**EXERCISE DETAILS**
List each line in the entries below that contains the string "cell". Case counts.

□ □ □ □ □

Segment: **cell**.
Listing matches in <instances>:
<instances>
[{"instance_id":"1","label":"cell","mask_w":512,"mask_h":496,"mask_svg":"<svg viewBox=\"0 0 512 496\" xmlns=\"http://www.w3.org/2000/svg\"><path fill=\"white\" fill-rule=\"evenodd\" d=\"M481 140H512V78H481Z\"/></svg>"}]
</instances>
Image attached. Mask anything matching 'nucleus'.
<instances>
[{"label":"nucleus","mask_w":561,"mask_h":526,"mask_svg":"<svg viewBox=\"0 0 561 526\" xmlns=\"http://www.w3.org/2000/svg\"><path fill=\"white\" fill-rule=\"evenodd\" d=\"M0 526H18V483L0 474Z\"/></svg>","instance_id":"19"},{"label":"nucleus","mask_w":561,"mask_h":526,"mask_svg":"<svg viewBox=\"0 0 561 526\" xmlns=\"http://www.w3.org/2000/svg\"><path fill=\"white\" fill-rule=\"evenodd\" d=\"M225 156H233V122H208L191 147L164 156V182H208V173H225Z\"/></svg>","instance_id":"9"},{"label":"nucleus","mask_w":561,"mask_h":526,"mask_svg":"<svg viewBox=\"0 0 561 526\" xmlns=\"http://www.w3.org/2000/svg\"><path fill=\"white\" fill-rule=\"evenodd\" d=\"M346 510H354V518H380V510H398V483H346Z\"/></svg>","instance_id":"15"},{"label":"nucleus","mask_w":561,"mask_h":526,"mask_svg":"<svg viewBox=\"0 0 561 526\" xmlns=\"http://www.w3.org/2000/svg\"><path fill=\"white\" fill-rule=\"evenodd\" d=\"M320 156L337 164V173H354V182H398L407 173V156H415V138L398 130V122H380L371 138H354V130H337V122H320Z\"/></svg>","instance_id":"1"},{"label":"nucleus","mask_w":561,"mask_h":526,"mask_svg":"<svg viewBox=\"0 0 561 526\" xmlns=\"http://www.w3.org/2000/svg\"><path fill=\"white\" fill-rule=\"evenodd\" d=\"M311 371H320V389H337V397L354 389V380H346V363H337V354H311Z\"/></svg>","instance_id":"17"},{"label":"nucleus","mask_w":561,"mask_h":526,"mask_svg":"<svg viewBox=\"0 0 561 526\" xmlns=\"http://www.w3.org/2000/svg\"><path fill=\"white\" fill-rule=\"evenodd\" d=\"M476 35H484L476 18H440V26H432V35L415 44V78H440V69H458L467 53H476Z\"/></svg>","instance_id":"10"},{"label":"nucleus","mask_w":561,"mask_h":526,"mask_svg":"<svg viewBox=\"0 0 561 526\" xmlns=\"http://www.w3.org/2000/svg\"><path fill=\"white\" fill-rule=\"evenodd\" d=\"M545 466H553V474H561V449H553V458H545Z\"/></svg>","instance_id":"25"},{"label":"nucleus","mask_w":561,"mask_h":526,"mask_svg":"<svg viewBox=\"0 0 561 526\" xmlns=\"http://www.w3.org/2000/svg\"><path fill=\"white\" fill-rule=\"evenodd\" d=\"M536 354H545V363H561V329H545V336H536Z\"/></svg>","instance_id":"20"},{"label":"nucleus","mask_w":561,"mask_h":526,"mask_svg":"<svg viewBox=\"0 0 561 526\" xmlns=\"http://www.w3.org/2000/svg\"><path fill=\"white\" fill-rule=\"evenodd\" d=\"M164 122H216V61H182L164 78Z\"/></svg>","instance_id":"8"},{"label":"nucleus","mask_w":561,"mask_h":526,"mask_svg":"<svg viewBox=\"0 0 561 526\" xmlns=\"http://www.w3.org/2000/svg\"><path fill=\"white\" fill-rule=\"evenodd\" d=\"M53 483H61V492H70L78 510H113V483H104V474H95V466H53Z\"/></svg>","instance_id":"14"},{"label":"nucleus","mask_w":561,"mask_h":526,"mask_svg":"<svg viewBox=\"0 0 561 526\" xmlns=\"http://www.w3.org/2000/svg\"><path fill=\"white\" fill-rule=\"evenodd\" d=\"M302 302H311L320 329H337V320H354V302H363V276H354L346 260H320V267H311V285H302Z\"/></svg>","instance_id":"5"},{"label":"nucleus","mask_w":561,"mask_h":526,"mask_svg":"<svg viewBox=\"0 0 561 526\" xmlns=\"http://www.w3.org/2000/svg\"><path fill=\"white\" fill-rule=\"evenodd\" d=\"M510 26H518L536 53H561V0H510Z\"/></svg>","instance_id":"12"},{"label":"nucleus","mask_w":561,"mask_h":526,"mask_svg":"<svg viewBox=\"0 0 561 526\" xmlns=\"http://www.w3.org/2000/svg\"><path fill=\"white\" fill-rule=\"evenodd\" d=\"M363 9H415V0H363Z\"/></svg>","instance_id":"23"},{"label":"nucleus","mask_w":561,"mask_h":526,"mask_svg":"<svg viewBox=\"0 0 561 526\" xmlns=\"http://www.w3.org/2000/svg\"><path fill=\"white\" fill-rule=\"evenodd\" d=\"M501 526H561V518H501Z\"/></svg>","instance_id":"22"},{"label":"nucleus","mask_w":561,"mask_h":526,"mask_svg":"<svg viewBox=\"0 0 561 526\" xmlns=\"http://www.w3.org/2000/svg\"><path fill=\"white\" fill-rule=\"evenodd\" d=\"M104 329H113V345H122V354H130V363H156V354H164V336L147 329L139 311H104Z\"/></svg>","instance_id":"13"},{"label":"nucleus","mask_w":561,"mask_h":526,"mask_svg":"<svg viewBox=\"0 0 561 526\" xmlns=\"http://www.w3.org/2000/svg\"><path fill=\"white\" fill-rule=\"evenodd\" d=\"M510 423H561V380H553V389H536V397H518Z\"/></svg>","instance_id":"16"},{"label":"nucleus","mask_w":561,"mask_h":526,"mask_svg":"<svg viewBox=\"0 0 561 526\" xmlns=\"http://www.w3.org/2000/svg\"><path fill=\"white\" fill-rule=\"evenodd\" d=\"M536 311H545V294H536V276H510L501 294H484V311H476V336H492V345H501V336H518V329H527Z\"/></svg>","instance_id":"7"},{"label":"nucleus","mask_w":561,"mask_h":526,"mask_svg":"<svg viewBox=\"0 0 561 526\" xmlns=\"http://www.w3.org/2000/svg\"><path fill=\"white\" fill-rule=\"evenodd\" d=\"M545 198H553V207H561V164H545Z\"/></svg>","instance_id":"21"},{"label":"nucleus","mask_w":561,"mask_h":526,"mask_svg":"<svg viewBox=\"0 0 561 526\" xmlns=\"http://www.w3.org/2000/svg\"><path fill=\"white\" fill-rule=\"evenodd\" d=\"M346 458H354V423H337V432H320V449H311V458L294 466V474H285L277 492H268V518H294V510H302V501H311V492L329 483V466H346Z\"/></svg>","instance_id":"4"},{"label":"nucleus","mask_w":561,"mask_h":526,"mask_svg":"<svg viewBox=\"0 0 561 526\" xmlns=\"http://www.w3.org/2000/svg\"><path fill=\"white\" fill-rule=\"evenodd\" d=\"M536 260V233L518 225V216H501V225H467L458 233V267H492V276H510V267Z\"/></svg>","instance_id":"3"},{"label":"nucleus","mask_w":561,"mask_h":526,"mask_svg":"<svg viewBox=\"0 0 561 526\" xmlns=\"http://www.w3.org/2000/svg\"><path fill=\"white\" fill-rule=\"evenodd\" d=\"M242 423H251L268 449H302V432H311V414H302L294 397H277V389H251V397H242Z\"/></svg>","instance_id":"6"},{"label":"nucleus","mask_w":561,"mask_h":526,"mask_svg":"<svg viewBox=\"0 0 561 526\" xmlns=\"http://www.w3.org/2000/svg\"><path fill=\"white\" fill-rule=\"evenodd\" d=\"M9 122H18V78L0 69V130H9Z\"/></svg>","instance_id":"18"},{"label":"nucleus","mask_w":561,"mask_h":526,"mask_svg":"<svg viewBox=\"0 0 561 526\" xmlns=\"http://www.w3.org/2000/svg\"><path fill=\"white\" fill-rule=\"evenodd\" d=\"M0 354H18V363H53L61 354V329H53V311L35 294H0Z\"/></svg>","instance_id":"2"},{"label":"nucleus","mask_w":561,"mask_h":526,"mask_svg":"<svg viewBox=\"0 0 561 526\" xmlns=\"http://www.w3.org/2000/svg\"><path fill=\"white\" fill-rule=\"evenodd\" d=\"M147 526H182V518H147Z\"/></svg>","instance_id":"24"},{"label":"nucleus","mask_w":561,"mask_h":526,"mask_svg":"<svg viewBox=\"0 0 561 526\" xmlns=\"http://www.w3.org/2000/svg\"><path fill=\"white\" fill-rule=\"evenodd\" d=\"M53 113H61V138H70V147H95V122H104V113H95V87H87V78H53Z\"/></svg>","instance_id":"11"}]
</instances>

□ □ □ □ □

**FINAL ANSWER**
Segment: **cell**.
[{"instance_id":"1","label":"cell","mask_w":512,"mask_h":496,"mask_svg":"<svg viewBox=\"0 0 512 496\" xmlns=\"http://www.w3.org/2000/svg\"><path fill=\"white\" fill-rule=\"evenodd\" d=\"M481 140H512V78H481Z\"/></svg>"}]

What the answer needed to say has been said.